The reason for the additional scrutiny given to these restrictive covenants is that in ruling on these claims a variety of equitable considerations come into play.   The key to a smooth and cost-efficient enforcement lies in customizing these clauses to the specific circumstances of each employer’s business and each employee’s position.  Using a balanced approach in drafting restrictive covenants serves to deprive former employees of the ability to challenge their validity as a tactic to delaying or avoiding enforcement.  This is one situation where employers should not be using “one size fits all” standard form agreements.  As counsel to both employers and employees in the private fund industry we regularly negotiate restrictive covenants in the employment context and review them for potential employers considering a hire subject to these restrictions.  After all, given the entrepreneurial spirit in this industry, employees of the yesteryear often become future employers and so the cycle of relying on the enforceability of restrictive covenants to protect one’s business continues.

Beyond Confidentiality: the private equity bidders’ experience with Yahoo!

A lesson from the recently reported Yahoo! sale process: carefully review and negotiate your NDAs!  As Yahoo! illustrates, confidentiality agreements can reach well beyond mere confidentiality and can affect not only the process but the potential outcome of a sale.

Confidentiality agreements, as we all know, are the life blood of private equity and, generally, M&A transactions.  In a typical NDA, the recipient agrees to keep information confidential and to limit its use to the transaction under consideration.  However, not infrequently, the disclosing party will include additional restrictions on the recipient which go well beyond confidentiality.  Common examples include non-circumvention (e.g., with respect to a particular target or subject), non-solicitation of employees, and no contact with the acquisition target (or borrower, if the transaction involves debt) as well as its customers, suppliers, vendors, etc.

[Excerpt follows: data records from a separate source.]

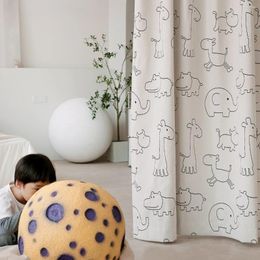 Curtain 2024 Children's Room Cartoon Nordic Girls And Boys Chenille Jacquard Curtains Living Bedroom Window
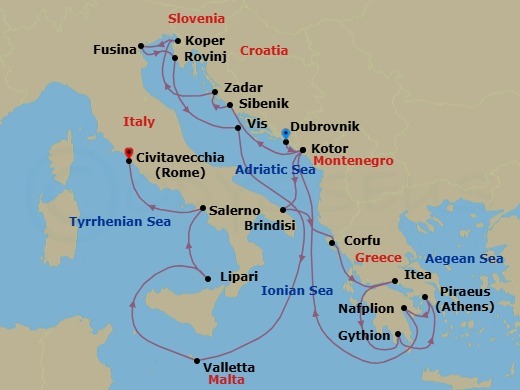 Itinerary map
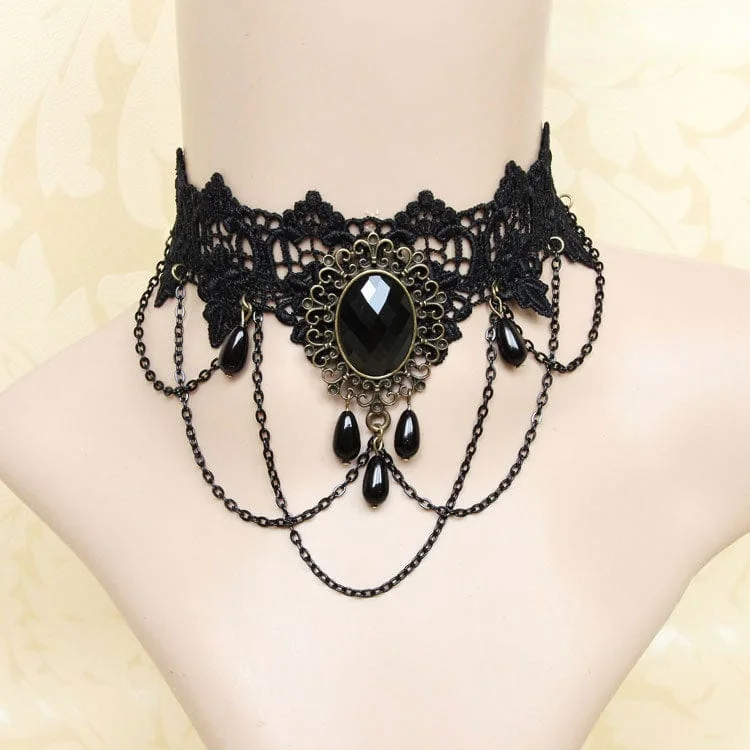 Protruding gem necklace-Women's Gothic Diamante Lace Choker with Chain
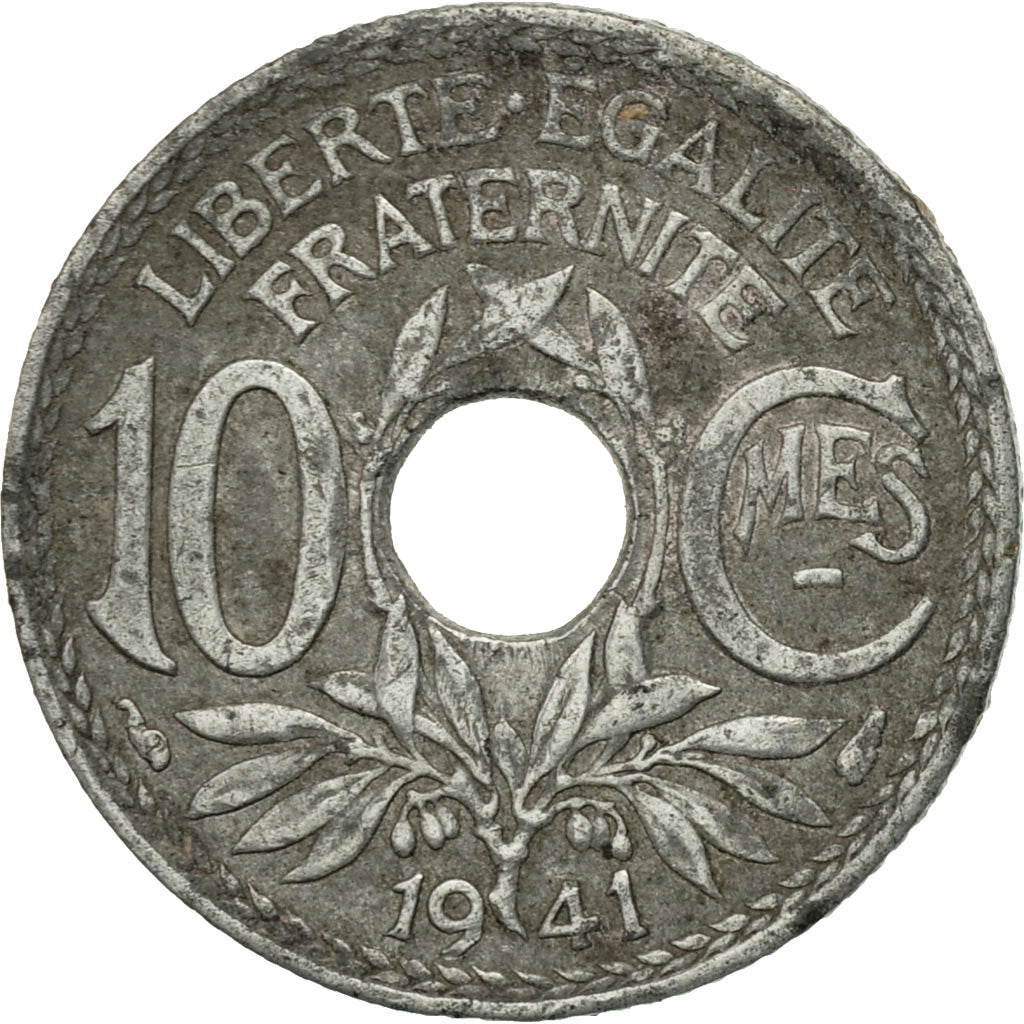 Munten, Frankrijk, Lindauer, 10 Centimes, 1941, Paris, FR, Zinc, KM:896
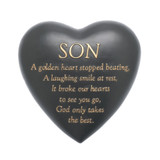 Graveside Grey Heart Plaque - Son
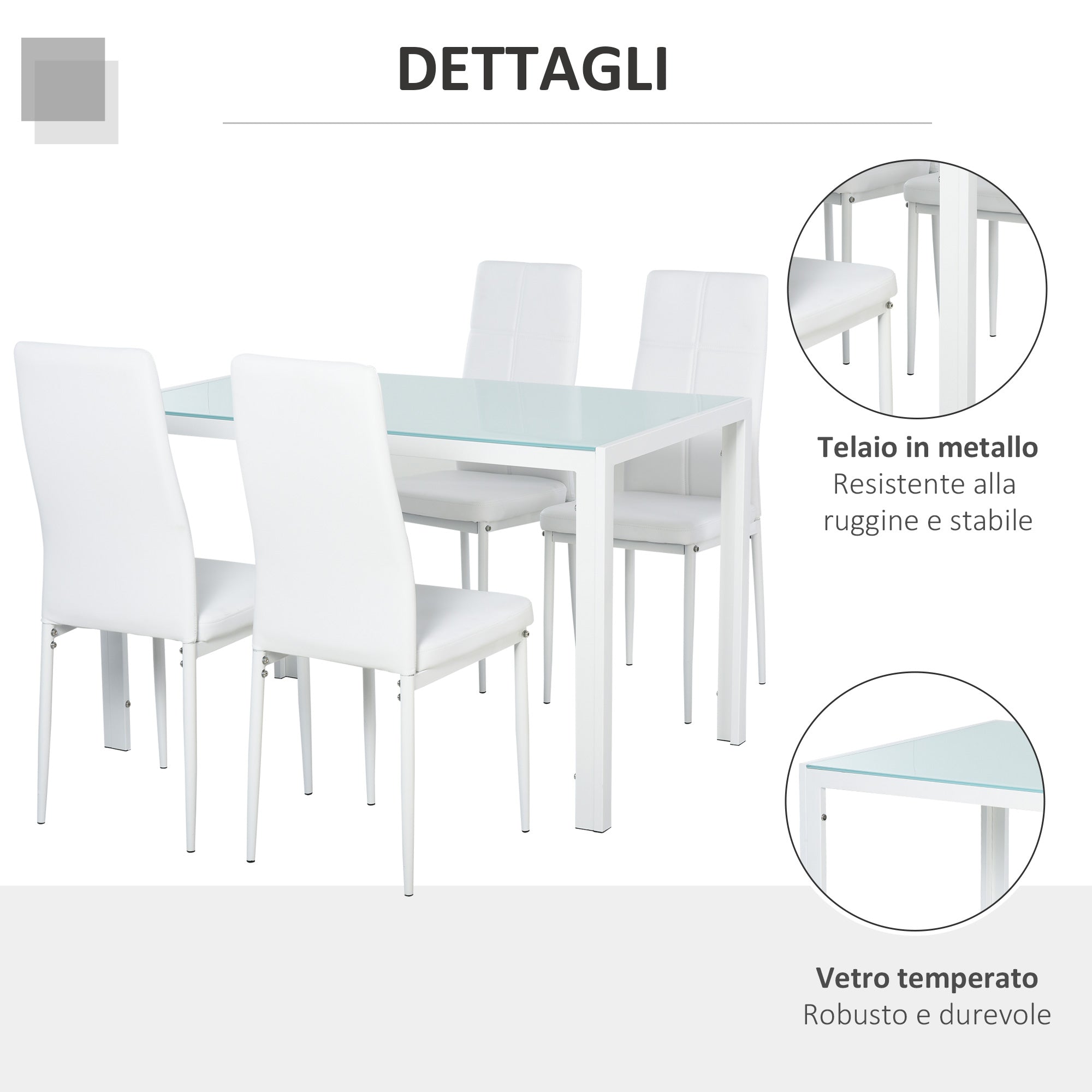 Easycomfort Set 5 Pezzi with 1 Tavolo e 4 Sedie per Cucina o Sala da Pranzo in Finta Pelle, Metallo e Vetro Temperato, white
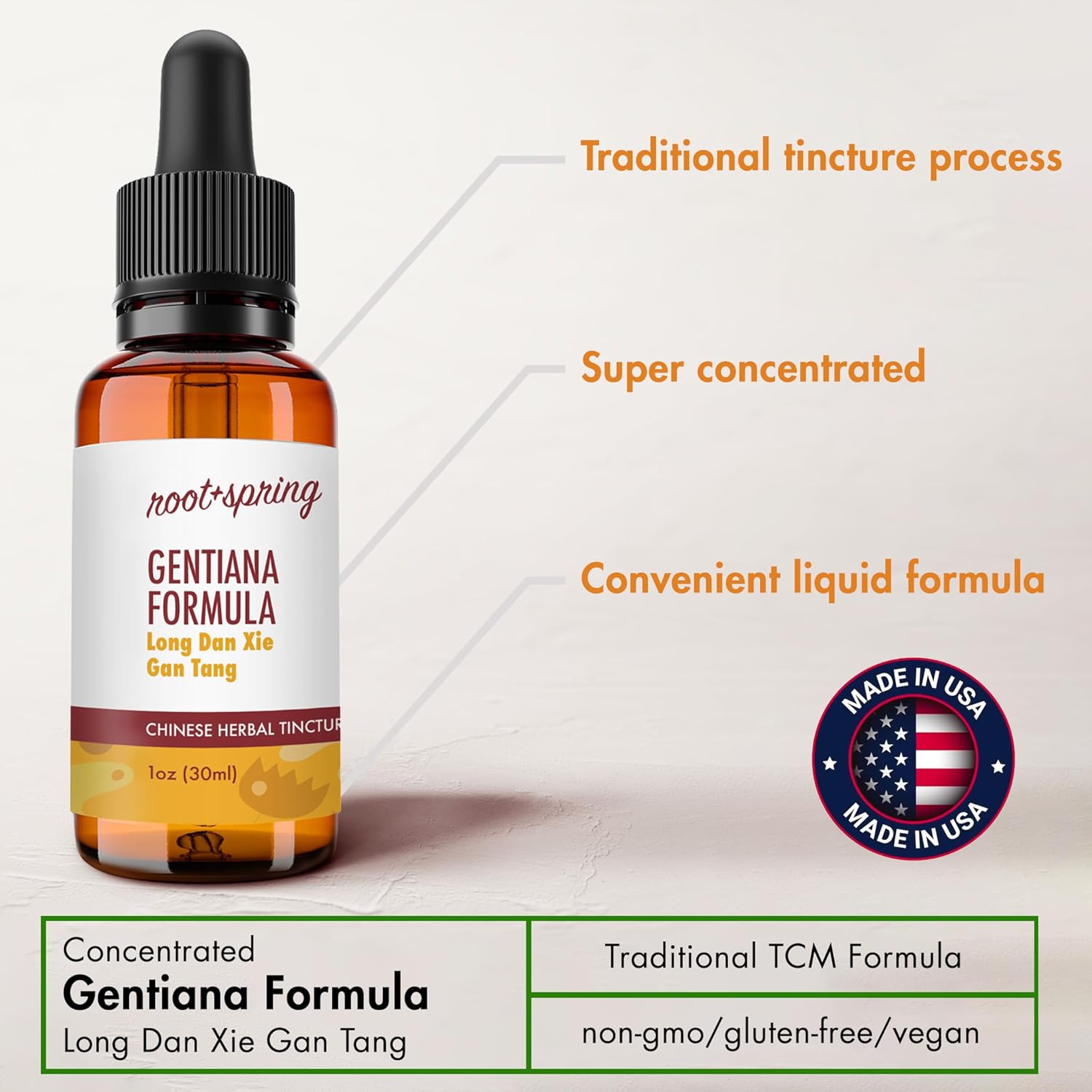 Gentiana Formula – Long Dan Xie Gan Tang – Tintura de hierbas Long Dan Xie Gan Wan (extracto líquido) – Concentrado con cuentagotas – Suplemento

These restrictive provisions are designed to protect the legitimate business interests of the target company by preventing, for instance, damaging rumors and employee and customer defections.  They may also serve to protect the interests of the broker or introducing party with respect to a particular opportunity. Occasionally, however, the disclosing party may seek to include in the NDA a provision which is primarily designed to influence the sale process.  As has been widely reported, Yahoo! included just such a provision—no “cross talk” as it has been described—into the NDAs circulated to potential private equity bidders.  

As reported, this no cross-talk provision precludes the potential bidders from speaking to each other regarding the potential transaction (presumably, whether or not confidential information is disclosed in the course of such conversations).  What is Yahoo!’s possible motivation for including such a provision in the NDA?  It is, almost certainly, a business consideration – the desire to influence the bidding process and, indeed, the likely outcome of the sale.  Given Yahoo!’s market capitalization of $20 billion, if the bidders are not able to discuss potential co-investment agreements, it makes it much less likely that any private equity bidder would be able to make an offer for 100% of the equity.  Not surprisingly, many potential private equity bidders balked at this restriction.  The one private equity sponsor who has reportedly agreed to this restriction in the NDA is TPG Capital which, as reported, is specifically interested in a minority stake.

From our perspective, as buy-side counsel, we strongly encourage our private equity and hedge fund clients to review and negotiate all NDAs, whether in M&A, private equity, distressed debt, real estate or other contexts.  As this case amply illustrates, the restrictions contained in many confidentiality agreements go well beyond confidentiality and may significantly impact one’s ability to evaluate and consummate a potential transaction (and, indeed, influence what kind of transaction or bidder is likely to succeed).